Substructure example I don't see using this methodology but I believe I should see at radii 1 or radii 2.1]1

from rdkit import Chem
from rdkit.Chem import Draw
from rdkit.Chem.Draw import IPythonConsole
from rdkit.Chem import AllChem
AllChem.SetPreferCoordGen(True)
def getSubmolRadN(mol, radius):
    atoms=mol.GetAtoms()
    submols=[]
    for atom in atoms:
        env=Chem.FindAtomEnvironmentOfRadiusN(mol, radius, atom.GetIdx())
        amap={}
        submol=Chem.PathToSubmol(mol, env, atomMap=amap)
        subsmi=Chem.MolToSmiles(submol, rootedAtAtom=amap[atom.GetIdx()], canonical=False)
        submols.append(Chem.MolFromSmiles(subsmi, sanitize=False))
    return submols
mol = Chem.MolFromSmiles('C=C(S)C(N)(O)C')
submols = getSubmolRadN(mol,1)
Draw.MolsToGridImage(submols, highlightAtomLists=[[0] for _ in range(len(submols))], molsPerRow=5)
submols = getSubmolRadN(mol,2)
Draw.MolsToGridImage(submols, highlightAtomLists=[[0] for _ in range(len(submols))], molsPerRow=5)
submols = getSubmolRadN(mol,3)
Draw.MolsToGridImage(submols, highlightAtomLists=[[0] for _ in range(len(submols))], molsPerRow=5)

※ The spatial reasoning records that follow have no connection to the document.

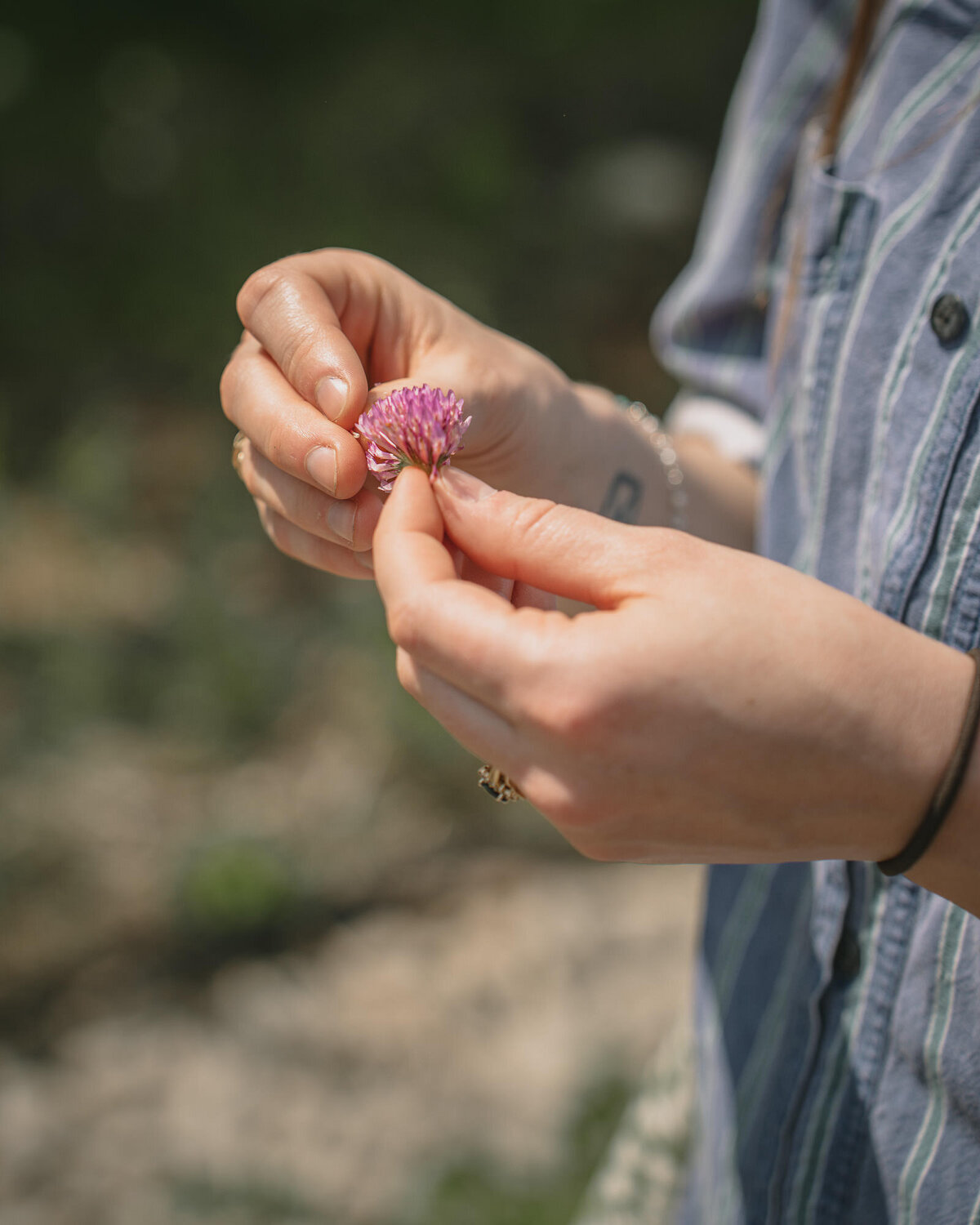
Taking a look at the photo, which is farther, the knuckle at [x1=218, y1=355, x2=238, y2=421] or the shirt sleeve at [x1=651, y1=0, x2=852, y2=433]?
the shirt sleeve at [x1=651, y1=0, x2=852, y2=433]

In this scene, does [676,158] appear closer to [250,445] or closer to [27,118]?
[27,118]

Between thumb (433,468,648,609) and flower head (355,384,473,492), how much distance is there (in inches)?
1.9

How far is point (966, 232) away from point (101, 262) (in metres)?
3.51

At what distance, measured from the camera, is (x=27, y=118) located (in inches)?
128

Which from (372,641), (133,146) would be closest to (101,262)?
(133,146)

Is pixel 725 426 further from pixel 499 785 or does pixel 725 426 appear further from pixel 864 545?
pixel 499 785

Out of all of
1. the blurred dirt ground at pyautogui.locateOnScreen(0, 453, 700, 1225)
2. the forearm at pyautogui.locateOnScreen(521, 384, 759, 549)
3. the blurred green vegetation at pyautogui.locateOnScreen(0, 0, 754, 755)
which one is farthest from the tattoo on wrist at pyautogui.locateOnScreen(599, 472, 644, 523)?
the blurred green vegetation at pyautogui.locateOnScreen(0, 0, 754, 755)

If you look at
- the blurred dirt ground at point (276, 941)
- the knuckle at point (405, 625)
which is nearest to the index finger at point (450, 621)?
the knuckle at point (405, 625)

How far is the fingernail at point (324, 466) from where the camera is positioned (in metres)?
0.67

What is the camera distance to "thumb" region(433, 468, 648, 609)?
568 mm

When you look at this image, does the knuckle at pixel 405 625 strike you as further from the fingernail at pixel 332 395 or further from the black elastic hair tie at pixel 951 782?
the black elastic hair tie at pixel 951 782

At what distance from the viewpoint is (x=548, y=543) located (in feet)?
1.93

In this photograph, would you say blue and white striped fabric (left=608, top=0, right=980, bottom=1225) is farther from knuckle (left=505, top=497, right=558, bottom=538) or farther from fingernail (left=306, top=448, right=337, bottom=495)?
fingernail (left=306, top=448, right=337, bottom=495)

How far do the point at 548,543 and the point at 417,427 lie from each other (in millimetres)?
170
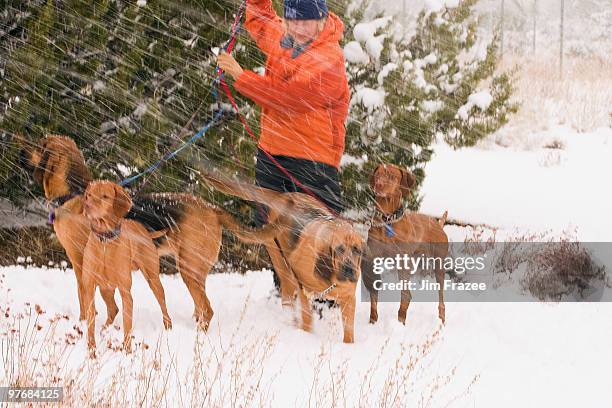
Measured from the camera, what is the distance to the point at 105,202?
146 inches

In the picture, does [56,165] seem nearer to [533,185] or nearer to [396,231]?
[396,231]

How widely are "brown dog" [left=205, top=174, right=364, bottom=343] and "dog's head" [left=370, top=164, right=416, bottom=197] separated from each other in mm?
391

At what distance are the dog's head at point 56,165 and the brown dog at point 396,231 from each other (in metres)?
1.82

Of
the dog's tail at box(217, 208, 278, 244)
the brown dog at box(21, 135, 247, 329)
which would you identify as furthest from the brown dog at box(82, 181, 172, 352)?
the dog's tail at box(217, 208, 278, 244)

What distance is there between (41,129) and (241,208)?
1875mm

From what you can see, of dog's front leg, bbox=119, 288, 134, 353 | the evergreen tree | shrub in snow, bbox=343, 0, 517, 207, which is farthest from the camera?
shrub in snow, bbox=343, 0, 517, 207

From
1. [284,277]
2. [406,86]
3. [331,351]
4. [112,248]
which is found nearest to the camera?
[112,248]

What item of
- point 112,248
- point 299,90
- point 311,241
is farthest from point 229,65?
point 112,248

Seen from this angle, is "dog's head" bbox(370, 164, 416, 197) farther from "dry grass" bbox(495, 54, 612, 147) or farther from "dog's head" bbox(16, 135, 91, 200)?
"dry grass" bbox(495, 54, 612, 147)

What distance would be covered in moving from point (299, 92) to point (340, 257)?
39.6 inches

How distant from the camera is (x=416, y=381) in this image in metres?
4.07

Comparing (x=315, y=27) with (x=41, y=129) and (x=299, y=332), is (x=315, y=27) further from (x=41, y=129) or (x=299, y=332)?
(x=41, y=129)

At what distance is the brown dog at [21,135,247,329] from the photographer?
4.10 m

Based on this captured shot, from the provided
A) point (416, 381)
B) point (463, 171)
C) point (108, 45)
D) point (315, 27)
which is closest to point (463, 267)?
point (416, 381)
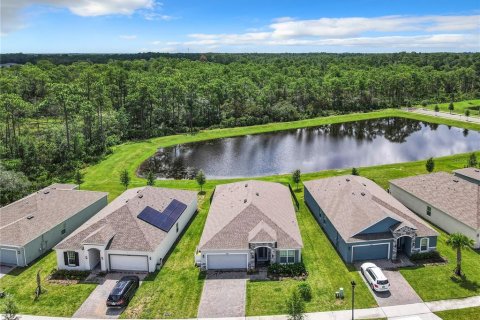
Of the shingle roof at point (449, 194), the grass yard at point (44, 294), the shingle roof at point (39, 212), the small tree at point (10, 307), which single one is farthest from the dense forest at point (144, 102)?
the shingle roof at point (449, 194)

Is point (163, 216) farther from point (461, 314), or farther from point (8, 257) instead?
point (461, 314)

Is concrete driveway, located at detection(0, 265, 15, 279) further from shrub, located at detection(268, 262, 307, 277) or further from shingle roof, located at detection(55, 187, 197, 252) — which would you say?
shrub, located at detection(268, 262, 307, 277)

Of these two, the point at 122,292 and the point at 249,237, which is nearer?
the point at 122,292

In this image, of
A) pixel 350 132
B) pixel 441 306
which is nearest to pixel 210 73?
pixel 350 132

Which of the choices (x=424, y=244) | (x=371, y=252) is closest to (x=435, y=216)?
(x=424, y=244)

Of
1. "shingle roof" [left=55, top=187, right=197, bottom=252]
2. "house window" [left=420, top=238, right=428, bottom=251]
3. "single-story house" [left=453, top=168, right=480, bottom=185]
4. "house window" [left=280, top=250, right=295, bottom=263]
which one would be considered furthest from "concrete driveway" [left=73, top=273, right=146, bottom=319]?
"single-story house" [left=453, top=168, right=480, bottom=185]

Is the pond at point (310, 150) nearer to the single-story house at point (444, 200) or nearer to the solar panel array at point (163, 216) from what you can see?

Outputs for Radii 1 and 2, radii 3 I obtain an errorOutputs of radii 1 and 2

  • "that contain 4 non-hydrogen atoms within a larger molecule" this is not specific enough I guess. Do you want to have 4 non-hydrogen atoms within a specific radius within the molecule? Do you want to have 4 non-hydrogen atoms connected by one or multiple carbons? Right now I can give you code that checks whether or not your example structure has 4 non-hydrogen atoms. The output for your example structure would be True. Or do you want to find every Carbon atom that is connected to 4 non-hydrogen Atoms? – Tarquinius Apr 19 '23 at 14:33
  • Thank you for your questions. I am looking for all substructures that contain 4 atoms that are not hydrogen. A differing way to say this is explaining in terms of bonds. I would like all fragments that contain 3 bonds where hydrogen atoms are not apart of the 4 atoms or 3 bonded substructure. Regarding the radius question, I am not looking explicitly at "radius" more so all the substructures that contain 4 atoms and 3 bonds. In graph theory, generally hydrogens are ignored and the other atoms are counted as nodes which I am trying to exercise here. – meadeytabeedy Apr 19 '23 at 16:30
  • Additionally, I believe I found the function that does this for me. RDKit rdkit.Chem.rdmolops.FindAllSubgraphsOfLengthMToN – meadeytabeedy Apr 19 '23 at 16:43

2 Answers2

2

To find 4 connected non-hydrogen atoms you can use SMARTS.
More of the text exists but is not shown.